### [TRY IT]
A word-for-word repeat of all the data is the goal.

=== AVAILABLE DATA ===

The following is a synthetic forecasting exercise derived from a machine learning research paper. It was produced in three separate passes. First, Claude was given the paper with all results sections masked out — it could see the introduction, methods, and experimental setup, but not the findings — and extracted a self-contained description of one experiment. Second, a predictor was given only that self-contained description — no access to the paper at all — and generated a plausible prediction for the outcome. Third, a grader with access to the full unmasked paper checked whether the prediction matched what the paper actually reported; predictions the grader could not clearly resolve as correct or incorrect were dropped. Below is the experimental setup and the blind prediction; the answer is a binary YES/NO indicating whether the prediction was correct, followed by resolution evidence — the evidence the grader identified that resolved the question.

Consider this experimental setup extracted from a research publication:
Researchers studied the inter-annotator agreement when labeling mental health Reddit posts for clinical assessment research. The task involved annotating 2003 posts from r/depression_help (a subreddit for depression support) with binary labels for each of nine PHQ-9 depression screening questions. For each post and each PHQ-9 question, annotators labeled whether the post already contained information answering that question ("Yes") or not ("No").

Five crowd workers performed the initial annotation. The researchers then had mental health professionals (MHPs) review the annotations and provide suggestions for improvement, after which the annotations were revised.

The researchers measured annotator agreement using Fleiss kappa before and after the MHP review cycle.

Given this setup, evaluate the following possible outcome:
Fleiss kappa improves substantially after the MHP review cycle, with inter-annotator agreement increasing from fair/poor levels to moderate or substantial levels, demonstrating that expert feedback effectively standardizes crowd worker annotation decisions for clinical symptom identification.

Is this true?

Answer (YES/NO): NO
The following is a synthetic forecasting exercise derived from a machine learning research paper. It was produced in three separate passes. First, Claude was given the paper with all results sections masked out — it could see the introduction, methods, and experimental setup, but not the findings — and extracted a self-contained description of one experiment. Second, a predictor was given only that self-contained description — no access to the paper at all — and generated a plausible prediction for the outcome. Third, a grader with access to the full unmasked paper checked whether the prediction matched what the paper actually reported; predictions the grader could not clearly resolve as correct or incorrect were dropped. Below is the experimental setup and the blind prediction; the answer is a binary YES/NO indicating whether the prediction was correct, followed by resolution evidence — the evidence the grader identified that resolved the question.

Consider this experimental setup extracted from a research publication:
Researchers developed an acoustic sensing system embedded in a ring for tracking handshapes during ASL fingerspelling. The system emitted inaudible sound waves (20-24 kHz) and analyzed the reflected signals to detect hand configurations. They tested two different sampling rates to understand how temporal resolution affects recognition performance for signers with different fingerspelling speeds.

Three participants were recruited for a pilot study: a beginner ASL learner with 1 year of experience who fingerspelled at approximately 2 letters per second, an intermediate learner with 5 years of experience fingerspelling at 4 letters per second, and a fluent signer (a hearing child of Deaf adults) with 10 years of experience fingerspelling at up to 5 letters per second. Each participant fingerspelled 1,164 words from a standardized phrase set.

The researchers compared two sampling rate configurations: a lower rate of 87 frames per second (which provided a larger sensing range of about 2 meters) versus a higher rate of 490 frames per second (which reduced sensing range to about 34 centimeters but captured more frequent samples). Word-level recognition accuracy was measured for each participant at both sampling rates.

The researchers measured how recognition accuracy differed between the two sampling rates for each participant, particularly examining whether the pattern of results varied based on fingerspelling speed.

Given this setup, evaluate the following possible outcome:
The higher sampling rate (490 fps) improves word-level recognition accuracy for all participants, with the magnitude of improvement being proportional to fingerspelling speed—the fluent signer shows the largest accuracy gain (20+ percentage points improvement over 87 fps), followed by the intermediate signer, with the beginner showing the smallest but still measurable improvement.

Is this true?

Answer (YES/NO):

===

### [SOLUTION FOR THIS TASK]
The following is a synthetic forecasting exercise derived from a machine learning research paper. It was produced in three separate passes. First, Claude was given the paper with all results sections masked out — it could see the introduction, methods, and experimental setup, but not the findings — and extracted a self-contained description of one experiment. Second, a predictor was given only that self-contained description — no access to the paper at all — and generated a plausible prediction for the outcome. Third, a grader with access to the full unmasked paper checked whether the prediction matched what the paper actually reported; predictions the grader could not clearly resolve as correct or incorrect were dropped. Below is the experimental setup and the blind prediction; the answer is a binary YES/NO indicating whether the prediction was correct, followed by resolution evidence — the evidence the grader identified that resolved the question.

Consider this experimental setup extracted from a research publication:
Researchers studied the inter-annotator agreement when labeling mental health Reddit posts for clinical assessment research. The task involved annotating 2003 posts from r/depression_help (a subreddit for depression support) with binary labels for each of nine PHQ-9 depression screening questions. For each post and each PHQ-9 question, annotators labeled whether the post already contained information answering that question ("Yes") or not ("No").

Five crowd workers performed the initial annotation. The researchers then had mental health professionals (MHPs) review the annotations and provide suggestions for improvement, after which the annotations were revised.

The researchers measured annotator agreement using Fleiss kappa before and after the MHP review cycle.

Given this setup, evaluate the following possible outcome:
Fleiss kappa improves substantially after the MHP review cycle, with inter-annotator agreement increasing from fair/poor levels to moderate or substantial levels, demonstrating that expert feedback effectively standardizes crowd worker annotation decisions for clinical symptom identification.

Is this true?

Answer (YES/NO): NO
The following is a synthetic forecasting exercise derived from a machine learning research paper. It was produced in three separate passes. First, Claude was given the paper with all results sections masked out — it could see the introduction, methods, and experimental setup, but not the findings — and extracted a self-contained description of one experiment. Second, a predictor was given only that self-contained description — no access to the paper at all — and generated a plausible prediction for the outcome. Third, a grader with access to the full unmasked paper checked whether the prediction matched what the paper actually reported; predictions the grader could not clearly resolve as correct or incorrect were dropped. Below is the experimental setup and the blind prediction; the answer is a binary YES/NO indicating whether the prediction was correct, followed by resolution evidence — the evidence the grader identified that resolved the question.

Consider this experimental setup extracted from a research publication:
Researchers developed an acoustic sensing system embedded in a ring for tracking handshapes during ASL fingerspelling. The system emitted inaudible sound waves (20-24 kHz) and analyzed the reflected signals to detect hand configurations. They tested two different sampling rates to understand how temporal resolution affects recognition performance for signers with different fingerspelling speeds.

Three participants were recruited for a pilot study: a beginner ASL learner with 1 year of experience who fingerspelled at approximately 2 letters per second, an intermediate learner with 5 years of experience fingerspelling at 4 letters per second, and a fluent signer (a hearing child of Deaf adults) with 10 years of experience fingerspelling at up to 5 letters per second. Each participant fingerspelled 1,164 words from a standardized phrase set.

The researchers compared two sampling rate configurations: a lower rate of 87 frames per second (which provided a larger sensing range of about 2 meters) versus a higher rate of 490 frames per second (which reduced sensing range to about 34 centimeters but captured more frequent samples). Word-level recognition accuracy was measured for each participant at both sampling rates.

The researchers measured how recognition accuracy differed between the two sampling rates for each participant, particularly examining whether the pattern of results varied based on fingerspelling speed.

Given this setup, evaluate the following possible outcome:
The higher sampling rate (490 fps) improves word-level recognition accuracy for all participants, with the magnitude of improvement being proportional to fingerspelling speed—the fluent signer shows the largest accuracy gain (20+ percentage points improvement over 87 fps), followed by the intermediate signer, with the beginner showing the smallest but still measurable improvement.

Is this true?

Answer (YES/NO):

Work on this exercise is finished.